Almeida Talita Andrade da Costa, Felix Emerson Felipe, de Sousa Carlos Manuel Andrade, Pedroso Gabriel Orquizas Mattielo, Motta Mariana Ferreira Benessiuti, Prado Lisiane Pereira
Department of Civil Engineering, School of Science and Engineering, São Paulo State University (UNESP), Guaratinguetá 12516-410, Brazil.
Materials (Basel). 2023 Dec 17;16(24):7683. doi: 10.3390/ma16247683.
The artificial neural networks (ANNs)-based model has been used to predict the compressive strength of concrete, assisting in creating recycled aggregate concrete mixtures and reducing the environmental impact of the construction industry. Thus, the present study examines the effects of the training algorithm, topology, and activation function on the predictive accuracy of ANN when determining the compressive strength of recycled aggregate concrete. An experimental database of compressive strength with 721 samples was defined considering the literature. The database was used to train, validate, and test the ANN-based models. Altogether, 240 ANNs were trained, defined by combining three training algorithms, two activation functions, and topologies with a hidden layer containing 1-40 neurons. The ANN with a single hidden layer including 28 neurons, trained with the Levenberg-Marquardt algorithm and the hyperbolic tangent function, achieved the best level of accuracy, with a coefficient of determination equal to 0.909 and a mean absolute percentage error equal to 6.81%. Furthermore, the results show that it is crucial to avoid the use of overly complex models. Excessive neurons can lead to exceptional performance during training but poor predictive ability during testing.

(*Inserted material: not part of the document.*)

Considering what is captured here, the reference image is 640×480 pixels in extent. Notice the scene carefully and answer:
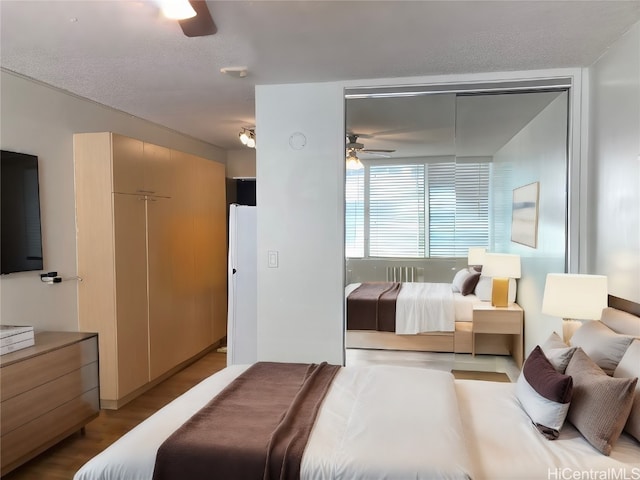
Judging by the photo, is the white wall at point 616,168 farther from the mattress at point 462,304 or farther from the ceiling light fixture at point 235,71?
the ceiling light fixture at point 235,71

基于人工神经网络(ANNs)的模型已被用于预测混凝土的抗压强度,有助于创建再生骨料混凝土混合物并减少建筑业对环境的影响。因此,本研究考察了训练算法、拓扑结构和激活函数对ANN在确定再生骨料混凝土抗压强度时预测精度的影响。考虑到文献资料,定义了一个包含721个样本的抗压强度实验数据库。该数据库用于训练、验证和测试基于ANN的模型。总共训练了240个ANN,它们由三种训练算法、两种激活函数以及具有1 - 40个神经元的隐藏层的拓扑结构组合而成。具有单个隐藏层且包含28个神经元的ANN,采用Levenberg - Marquardt算法和双曲正切函数进行训练,达到了最佳的精度水平,决定系数为0.909,平均绝对百分比误差为6.81%。此外,结果表明避免使用过于复杂的模型至关重要。过多的神经元可能导致训练期间表现出色,但测试期间预测能力较差。